— START Recorded data —
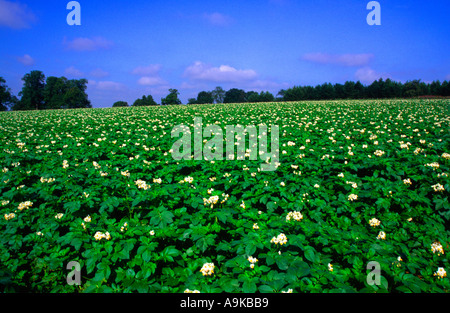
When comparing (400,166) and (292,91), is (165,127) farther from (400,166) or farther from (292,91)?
(292,91)

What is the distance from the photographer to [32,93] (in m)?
82.9

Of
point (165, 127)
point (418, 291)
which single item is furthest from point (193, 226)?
point (165, 127)

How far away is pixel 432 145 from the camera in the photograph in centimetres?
718

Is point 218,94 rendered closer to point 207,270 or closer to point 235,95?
point 235,95

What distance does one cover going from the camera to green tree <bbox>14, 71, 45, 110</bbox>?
82.0m

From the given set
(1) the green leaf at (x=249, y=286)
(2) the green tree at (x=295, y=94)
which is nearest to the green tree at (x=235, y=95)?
(2) the green tree at (x=295, y=94)

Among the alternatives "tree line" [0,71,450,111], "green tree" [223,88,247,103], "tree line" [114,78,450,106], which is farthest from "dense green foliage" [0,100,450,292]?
"green tree" [223,88,247,103]

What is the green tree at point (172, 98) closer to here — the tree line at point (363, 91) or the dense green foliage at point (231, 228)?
the tree line at point (363, 91)

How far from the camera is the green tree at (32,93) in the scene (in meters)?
82.0

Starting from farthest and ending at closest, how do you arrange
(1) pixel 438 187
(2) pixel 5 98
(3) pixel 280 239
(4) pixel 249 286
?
(2) pixel 5 98 → (1) pixel 438 187 → (3) pixel 280 239 → (4) pixel 249 286

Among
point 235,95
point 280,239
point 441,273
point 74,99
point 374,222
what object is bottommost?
point 441,273

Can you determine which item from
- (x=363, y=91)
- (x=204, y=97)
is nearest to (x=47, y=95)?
(x=204, y=97)

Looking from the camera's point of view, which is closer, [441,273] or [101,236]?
[441,273]

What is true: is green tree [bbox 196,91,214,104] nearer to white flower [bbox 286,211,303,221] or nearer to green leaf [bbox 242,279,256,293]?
Answer: white flower [bbox 286,211,303,221]
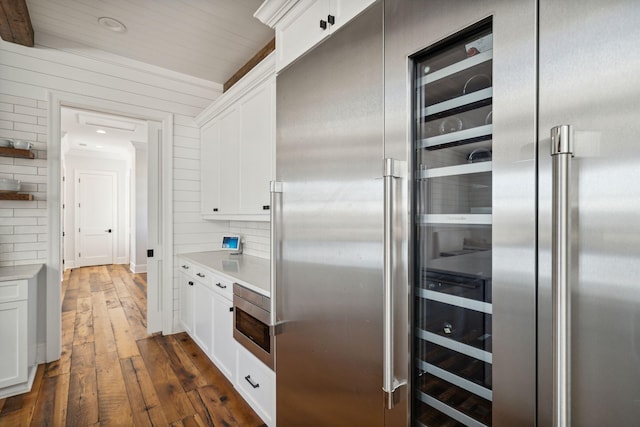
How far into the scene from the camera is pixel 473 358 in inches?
31.8

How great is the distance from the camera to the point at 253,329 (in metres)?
1.99

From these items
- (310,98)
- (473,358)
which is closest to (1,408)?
(310,98)

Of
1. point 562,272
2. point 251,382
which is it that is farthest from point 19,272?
point 562,272

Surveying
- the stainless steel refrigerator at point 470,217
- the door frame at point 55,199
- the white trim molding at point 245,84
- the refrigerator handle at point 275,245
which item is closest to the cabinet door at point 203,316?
the door frame at point 55,199

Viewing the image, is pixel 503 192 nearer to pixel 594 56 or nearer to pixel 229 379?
pixel 594 56

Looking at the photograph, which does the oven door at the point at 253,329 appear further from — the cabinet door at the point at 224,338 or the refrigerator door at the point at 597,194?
the refrigerator door at the point at 597,194

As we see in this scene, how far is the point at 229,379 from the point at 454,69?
99.4 inches

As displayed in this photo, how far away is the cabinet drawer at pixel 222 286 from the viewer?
231cm

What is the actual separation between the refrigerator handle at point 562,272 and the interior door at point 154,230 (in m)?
3.61

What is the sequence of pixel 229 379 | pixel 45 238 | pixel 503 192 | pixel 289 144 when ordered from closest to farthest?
pixel 503 192
pixel 289 144
pixel 229 379
pixel 45 238

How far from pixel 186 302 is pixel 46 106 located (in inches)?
87.5

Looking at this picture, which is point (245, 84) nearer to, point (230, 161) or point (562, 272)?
point (230, 161)

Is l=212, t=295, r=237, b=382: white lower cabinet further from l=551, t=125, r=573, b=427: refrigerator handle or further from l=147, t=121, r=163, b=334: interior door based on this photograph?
l=551, t=125, r=573, b=427: refrigerator handle

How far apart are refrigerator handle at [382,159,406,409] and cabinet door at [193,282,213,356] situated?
6.84 feet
— END Recorded data —
▶ **Task statement**
Copy every one of the lines above word for word, omitting the pictures.

▶ **Complete output**
When comparing (400,166) and (292,91), is (165,127) farther from (400,166) or farther from (292,91)?
(292,91)

What is the distance from the photographer to [32,93] (in m)?
82.9

Of
point (165, 127)
point (418, 291)
which single item is furthest from point (193, 226)?
point (165, 127)

How far away is pixel 432 145 from the camera in the photograph in centimetres?
718

Is point 218,94 rendered closer to point 207,270 or closer to point 235,95?
point 235,95

What distance does one cover going from the camera to green tree <bbox>14, 71, 45, 110</bbox>?
82.0m

From the given set
(1) the green leaf at (x=249, y=286)
(2) the green tree at (x=295, y=94)
which is nearest to the green tree at (x=235, y=95)?
(2) the green tree at (x=295, y=94)

Among the alternatives "tree line" [0,71,450,111], "green tree" [223,88,247,103], "tree line" [114,78,450,106], which is farthest from "dense green foliage" [0,100,450,292]?
"green tree" [223,88,247,103]

What is the green tree at point (172, 98) closer to here — the tree line at point (363, 91) or the dense green foliage at point (231, 228)?
the tree line at point (363, 91)

How far from the camera is the green tree at (32,93) in the scene (in meters)?
82.0

Starting from farthest and ending at closest, how do you arrange
(1) pixel 438 187
(2) pixel 5 98
(3) pixel 280 239
(4) pixel 249 286
?
(2) pixel 5 98 → (1) pixel 438 187 → (3) pixel 280 239 → (4) pixel 249 286

Among
point 235,95
point 280,239
point 441,273
point 74,99
point 374,222
what object is bottommost?
point 441,273

Can you determine which item from
- (x=363, y=91)
- (x=204, y=97)
is nearest to (x=47, y=95)?
(x=204, y=97)

Looking from the camera's point of view, which is closer, [441,273] or [101,236]?
[441,273]

What is true: is green tree [bbox 196,91,214,104] nearer to white flower [bbox 286,211,303,221] or nearer to green leaf [bbox 242,279,256,293]?
Answer: white flower [bbox 286,211,303,221]
How far into the scene from the camera is pixel 473 358 in inches?
31.8

How great is the distance from the camera to the point at 253,329 (in metres)?
1.99

From these items
- (310,98)
- (473,358)
which is closest to (1,408)?
(310,98)

Of
1. point 562,272
2. point 251,382
which is it that is farthest from point 19,272?
point 562,272

Surveying
- the stainless steel refrigerator at point 470,217
- the door frame at point 55,199
- the white trim molding at point 245,84
- the refrigerator handle at point 275,245
which item is closest to the cabinet door at point 203,316?
the door frame at point 55,199

Viewing the image, is pixel 503 192 nearer to pixel 594 56 or nearer to pixel 229 379?
pixel 594 56

Looking at the photograph, which does the oven door at the point at 253,329 appear further from — the cabinet door at the point at 224,338 or the refrigerator door at the point at 597,194?
the refrigerator door at the point at 597,194

As we see in this scene, how far is the point at 229,379 from the point at 454,69?
99.4 inches

As displayed in this photo, how far away is the cabinet drawer at pixel 222 286 from the viewer?
231cm

What is the actual separation between the refrigerator handle at point 562,272 and the interior door at point 154,230 (in m)?
3.61

What is the sequence of pixel 229 379 | pixel 45 238 | pixel 503 192 | pixel 289 144 when ordered from closest to farthest?
pixel 503 192
pixel 289 144
pixel 229 379
pixel 45 238

How far from pixel 186 302 is pixel 46 106 located (in inches)?
87.5

Looking at this picture, which is point (245, 84) nearer to, point (230, 161) or point (562, 272)?
point (230, 161)

Is l=212, t=295, r=237, b=382: white lower cabinet further from l=551, t=125, r=573, b=427: refrigerator handle or further from l=147, t=121, r=163, b=334: interior door based on this photograph?
l=551, t=125, r=573, b=427: refrigerator handle

How far apart are refrigerator handle at [382,159,406,409] and cabinet door at [193,282,213,356] situated?
6.84 feet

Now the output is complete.